[Material shown]
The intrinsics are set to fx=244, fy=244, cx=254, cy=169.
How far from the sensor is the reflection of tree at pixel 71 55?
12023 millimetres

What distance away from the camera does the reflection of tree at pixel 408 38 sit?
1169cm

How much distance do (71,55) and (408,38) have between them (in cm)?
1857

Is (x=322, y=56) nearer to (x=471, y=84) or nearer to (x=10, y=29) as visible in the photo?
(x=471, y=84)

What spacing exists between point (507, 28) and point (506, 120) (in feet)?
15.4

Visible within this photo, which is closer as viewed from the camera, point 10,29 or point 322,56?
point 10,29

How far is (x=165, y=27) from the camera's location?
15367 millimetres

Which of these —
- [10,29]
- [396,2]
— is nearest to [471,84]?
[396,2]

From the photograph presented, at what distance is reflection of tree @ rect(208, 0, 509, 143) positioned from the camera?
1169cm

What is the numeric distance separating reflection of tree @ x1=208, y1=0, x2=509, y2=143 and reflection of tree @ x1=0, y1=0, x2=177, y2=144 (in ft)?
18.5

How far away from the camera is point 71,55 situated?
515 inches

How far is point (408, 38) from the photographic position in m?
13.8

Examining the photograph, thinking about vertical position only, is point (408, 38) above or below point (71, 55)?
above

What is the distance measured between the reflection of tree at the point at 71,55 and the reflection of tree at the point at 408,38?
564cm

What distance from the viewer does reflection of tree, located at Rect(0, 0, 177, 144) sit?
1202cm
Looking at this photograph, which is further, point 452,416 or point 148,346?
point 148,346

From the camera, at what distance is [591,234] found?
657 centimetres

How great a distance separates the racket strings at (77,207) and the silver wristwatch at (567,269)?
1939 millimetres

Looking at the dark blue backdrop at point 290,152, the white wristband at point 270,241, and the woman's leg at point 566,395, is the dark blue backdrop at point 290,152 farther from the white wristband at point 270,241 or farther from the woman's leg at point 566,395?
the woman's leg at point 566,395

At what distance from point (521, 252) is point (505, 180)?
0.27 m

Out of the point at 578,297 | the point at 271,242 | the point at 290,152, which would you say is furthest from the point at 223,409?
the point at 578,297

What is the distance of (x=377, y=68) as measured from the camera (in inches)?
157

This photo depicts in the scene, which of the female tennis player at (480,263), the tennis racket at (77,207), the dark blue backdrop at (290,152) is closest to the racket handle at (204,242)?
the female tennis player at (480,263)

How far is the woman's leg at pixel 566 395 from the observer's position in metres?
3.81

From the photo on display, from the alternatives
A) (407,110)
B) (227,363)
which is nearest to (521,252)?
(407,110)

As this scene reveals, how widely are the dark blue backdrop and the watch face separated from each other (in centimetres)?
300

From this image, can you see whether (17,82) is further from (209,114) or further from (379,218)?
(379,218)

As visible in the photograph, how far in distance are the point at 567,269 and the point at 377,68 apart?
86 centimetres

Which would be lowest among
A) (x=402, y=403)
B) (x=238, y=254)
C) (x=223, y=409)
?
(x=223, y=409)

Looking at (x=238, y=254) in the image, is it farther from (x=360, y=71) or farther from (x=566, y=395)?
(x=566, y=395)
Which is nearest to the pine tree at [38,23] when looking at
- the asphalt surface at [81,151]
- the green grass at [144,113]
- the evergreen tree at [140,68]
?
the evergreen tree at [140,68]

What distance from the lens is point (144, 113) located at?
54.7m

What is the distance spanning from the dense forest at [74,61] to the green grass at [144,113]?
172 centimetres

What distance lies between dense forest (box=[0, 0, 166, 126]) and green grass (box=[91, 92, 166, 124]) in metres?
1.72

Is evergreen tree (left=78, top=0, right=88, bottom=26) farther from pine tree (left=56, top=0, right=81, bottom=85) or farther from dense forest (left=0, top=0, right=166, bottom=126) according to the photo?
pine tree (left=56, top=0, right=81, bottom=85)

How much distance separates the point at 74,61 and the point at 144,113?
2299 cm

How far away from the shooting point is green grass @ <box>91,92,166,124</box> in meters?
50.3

[Written request]
Take the line holding "How far is the" and all lines after it through the end of the data, and set them down exactly.

[Task response]
How far is the woman's leg at pixel 566 395 from the observer's position in metres?
3.81

From the photo on display, from the alternatives
A) (407,110)
B) (227,363)
which is nearest to (521,252)?
(407,110)

As this scene reveals, how widely are the dark blue backdrop and the watch face separated from each other (in centimetres)?
300

From this image, can you see whether (17,82) is further from (209,114) or further from (379,218)?
(379,218)

As visible in the photograph, how far in distance are the point at 567,269 and the point at 377,68 apart?
86 centimetres

Which would be lowest among
A) (x=402, y=403)
B) (x=238, y=254)
C) (x=223, y=409)
?
(x=223, y=409)

Looking at (x=238, y=254) in the image, is it farther from (x=360, y=71) or farther from (x=566, y=395)?
(x=566, y=395)
Which is nearest to the pine tree at [38,23] when looking at
- the asphalt surface at [81,151]
- the green grass at [144,113]
- the evergreen tree at [140,68]
?
the evergreen tree at [140,68]

What distance from the lens is point (144, 113) located at?
54.7m

What is the distance spanning from the dense forest at [74,61] to the green grass at [144,113]?
172 centimetres

What distance lies between dense forest (box=[0, 0, 166, 126]) and green grass (box=[91, 92, 166, 124]) in metres?
1.72

Is evergreen tree (left=78, top=0, right=88, bottom=26) farther from pine tree (left=56, top=0, right=81, bottom=85) or farther from dense forest (left=0, top=0, right=166, bottom=126) according to the photo?
pine tree (left=56, top=0, right=81, bottom=85)

How much distance separates the point at 74,61 and the point at 144,113?
2299 cm

How far away from the shooting point is green grass @ <box>91,92,166,124</box> in meters?
50.3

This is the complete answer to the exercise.